### GOAL OF THE EXERCISE
Search the records for the word "burst" and copy every line in which it occurs.

### Dataset items
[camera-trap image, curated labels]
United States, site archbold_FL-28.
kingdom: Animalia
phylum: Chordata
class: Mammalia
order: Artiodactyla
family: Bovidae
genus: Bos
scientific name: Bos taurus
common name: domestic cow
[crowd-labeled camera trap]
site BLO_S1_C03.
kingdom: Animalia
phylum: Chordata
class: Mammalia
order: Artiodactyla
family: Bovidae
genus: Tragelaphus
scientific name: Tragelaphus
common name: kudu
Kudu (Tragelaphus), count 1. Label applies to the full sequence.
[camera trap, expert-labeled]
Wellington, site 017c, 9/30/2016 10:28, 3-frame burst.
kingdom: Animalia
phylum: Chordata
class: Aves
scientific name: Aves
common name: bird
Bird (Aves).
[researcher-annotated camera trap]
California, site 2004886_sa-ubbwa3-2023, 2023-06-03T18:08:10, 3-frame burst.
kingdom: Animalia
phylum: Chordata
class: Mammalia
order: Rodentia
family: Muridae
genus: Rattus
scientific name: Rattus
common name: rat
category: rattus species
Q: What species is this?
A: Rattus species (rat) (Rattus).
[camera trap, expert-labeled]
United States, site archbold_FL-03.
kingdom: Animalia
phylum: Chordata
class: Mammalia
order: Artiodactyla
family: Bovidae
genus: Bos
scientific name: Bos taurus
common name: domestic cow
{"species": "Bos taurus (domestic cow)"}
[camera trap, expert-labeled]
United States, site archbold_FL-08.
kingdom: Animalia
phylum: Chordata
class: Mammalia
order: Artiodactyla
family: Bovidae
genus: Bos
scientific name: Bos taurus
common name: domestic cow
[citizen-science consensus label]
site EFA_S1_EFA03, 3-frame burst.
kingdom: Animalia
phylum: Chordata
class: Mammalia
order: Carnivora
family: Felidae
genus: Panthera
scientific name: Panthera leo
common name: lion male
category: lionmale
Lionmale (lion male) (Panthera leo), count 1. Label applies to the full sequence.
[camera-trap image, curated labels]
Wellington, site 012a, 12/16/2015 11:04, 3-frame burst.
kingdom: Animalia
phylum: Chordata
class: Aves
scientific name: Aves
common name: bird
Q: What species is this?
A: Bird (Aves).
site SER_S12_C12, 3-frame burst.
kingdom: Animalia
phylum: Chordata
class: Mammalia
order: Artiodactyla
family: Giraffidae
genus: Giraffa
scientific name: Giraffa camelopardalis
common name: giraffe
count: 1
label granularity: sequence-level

### TASK RESULT
Wellington, site 017c, 9/30/2016 10:28, 3-frame burst.
California, site 2004886_sa-ubbwa3-2023, 2023-06-03T18:08:10, 3-frame burst.
site EFA_S1_EFA03, 3-frame burst.
Wellington, site 012a, 12/16/2015 11:04, 3-frame burst.
site SER_S12_C12, 3-frame burst.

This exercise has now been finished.